While swatching is important, it is wise to remember that swatches can’t tell you EVERYTHING. A swatch doesn’t have the weight of a whole sweater hanging from it, so it can be a bit more difficult to assess the drape of a fabric. A swatch doesn’t have seams, and it rarely encompasses all of the stitch patterns in a sweater. BUT it is still the best tool we have to test whether or not the chosen yarn will work the way we want it to.

The Hat Swatch

Hats are perfect for swatching, so we knit a whole lotta of swatch hats! For instance, when contemplating the colour palette for the Embers sweater, we first tried several different colour combos in the Embers hat. Yarns in this array include The Farmer’s Daughter Fibers Soka’pii, a single-ply fingering weight; Emily’s handspun, a plied sport weight; and Jamieson & Smith Two-Ply Jumper Weight, a plied wool fingering weight yarn.

What’s next?

You have a yarn you love. You have pinpointed the perfect colour, and you have the right mix of hard-wearing and soft-against-the-skin. Your swatch has told you that the fabric is just right for your liking. Now it’s time to cast on and knit your sweater!

If you are embarking on your very first sweater, or could use some pointers, check out all our sweater knitting tutorials here.

What is your favourite sweater yarn? Let us know in the comments!


14 Comments leave one →
  1. Leonie McKenna permalink
    March 30, 2021 2:44 pm

    Thank you for this information. I purchased Lopi wool online and when I commenced knitting eith it it keep breaking. I tried about six times. I was very disappointed as I had knitted with it many years ago but the wool was purchased in a shop. Can you recommended where to buy quality Lopi wool as I am very interested in the patterns in your article.

  2. January 27, 2021 8:13 am

    I try and spin most of the yarn I knit with. Most times the yarn comes first and then finding a knitting project that’s compatible with the spun yarn. I’m now venturing into “intentional spinning” and trying to spin a specific yarn for a project (first project a Cowichan-style vest). Either way, the journey is the most fun part. I like the suggestion of knitting a hat for swatching a yarn!

  3. Rebecca permalink
    January 18, 2021 2:19 pm

    I mostly use fingering weight for my sweater knitting. I find it to be the most cost effective. Super wash is also really important to me. This is the first winter I have enough knitted sweaters to wear a variety!

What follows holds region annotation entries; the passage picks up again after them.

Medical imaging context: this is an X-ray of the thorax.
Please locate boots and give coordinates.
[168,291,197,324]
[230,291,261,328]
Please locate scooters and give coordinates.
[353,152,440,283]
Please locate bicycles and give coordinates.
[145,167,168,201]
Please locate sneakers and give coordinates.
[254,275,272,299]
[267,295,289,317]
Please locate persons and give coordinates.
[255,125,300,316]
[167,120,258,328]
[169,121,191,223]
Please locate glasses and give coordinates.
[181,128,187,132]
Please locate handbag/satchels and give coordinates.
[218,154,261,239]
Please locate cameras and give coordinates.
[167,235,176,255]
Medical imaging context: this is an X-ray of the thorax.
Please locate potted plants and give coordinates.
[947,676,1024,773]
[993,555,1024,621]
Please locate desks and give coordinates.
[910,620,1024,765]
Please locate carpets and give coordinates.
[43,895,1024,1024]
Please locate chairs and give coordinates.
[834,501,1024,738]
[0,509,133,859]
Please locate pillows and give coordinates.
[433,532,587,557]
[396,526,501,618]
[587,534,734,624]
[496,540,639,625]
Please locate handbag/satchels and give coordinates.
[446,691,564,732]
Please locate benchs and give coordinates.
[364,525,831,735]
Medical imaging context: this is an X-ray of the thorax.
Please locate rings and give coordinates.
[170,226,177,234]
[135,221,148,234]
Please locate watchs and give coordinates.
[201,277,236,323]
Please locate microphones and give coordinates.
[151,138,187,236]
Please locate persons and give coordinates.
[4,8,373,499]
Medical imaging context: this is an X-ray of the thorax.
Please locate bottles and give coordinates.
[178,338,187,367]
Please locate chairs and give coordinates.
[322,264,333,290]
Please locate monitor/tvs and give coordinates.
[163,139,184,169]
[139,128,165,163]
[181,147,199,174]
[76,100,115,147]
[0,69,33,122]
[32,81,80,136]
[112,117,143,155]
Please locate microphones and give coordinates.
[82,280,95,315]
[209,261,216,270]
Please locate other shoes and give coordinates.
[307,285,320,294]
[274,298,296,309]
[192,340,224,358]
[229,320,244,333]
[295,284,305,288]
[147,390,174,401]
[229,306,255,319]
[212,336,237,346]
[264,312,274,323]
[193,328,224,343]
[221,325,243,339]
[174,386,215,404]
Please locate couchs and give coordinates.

  4. Meredith MC permalink
    January 17, 2021 7:01 pm

    Wow, Emily’s hand spun flax is Amazing!!’

  5. Vikki permalink
    January 14, 2021 1:04 pm

    Green Mountain Spinnery Maine Organic- sheepy, great stitch definition, wears really well.

  6. Denise permalink
    January 14, 2021 12:42 pm

    I also try to look at where it is manufactured, too. Where possible I try to purchase Aussie yarn to support our wool industry.

  7. January 14, 2021 8:10 am

    Interesting. I hardly ever consider the wear of the yarn – if I like it I usually just go with it! Yes I have made some mistakes in the past!

    • January 15, 2021 11:36 am

      Haven’t we all!

      • January 16, 2021 10:15 am

        Just done it again. Started a project – love the yarn – not sure I’ll have enough to finish it!!! Was a rash purchase, last of a lot, now discontinued !!!!!!!

  8. Julie Williams permalink
    January 14, 2021 7:55 am

    Your newsletters/blogs are so informative and empowering.

  9. free832612 permalink
    January 14, 2021 7:35 am

    Your patterns arae beautiful.

    Why are the necklines on what is meant to be a warm sweater so low? I would prefer a necklane that is higher.


    • January 27, 2021 8:15 am

      Exactly! That is the most frustrating part of sweater patterns (for me). I can’t stand boatneck anything. Most sweater patterns seem to use this boat neck trend. 🙁

      • Annie permalink
        January 27, 2021 9:00 pm

        I feel the opposite! For me, there are too many high-necked sweaters. They make me feel strangled. OTOH, a cropped sweater seems kind of useless. If it’s cold enough to put on a sweater, I don’t want my middle out in the wind! Lol.
        After you’ve made a few sweaters, you’ll see how to make those mods on your own project. Basically, if it’s top down, cast on fewer stitches and do more increases. Bottom up, keep knitting decrease rounds.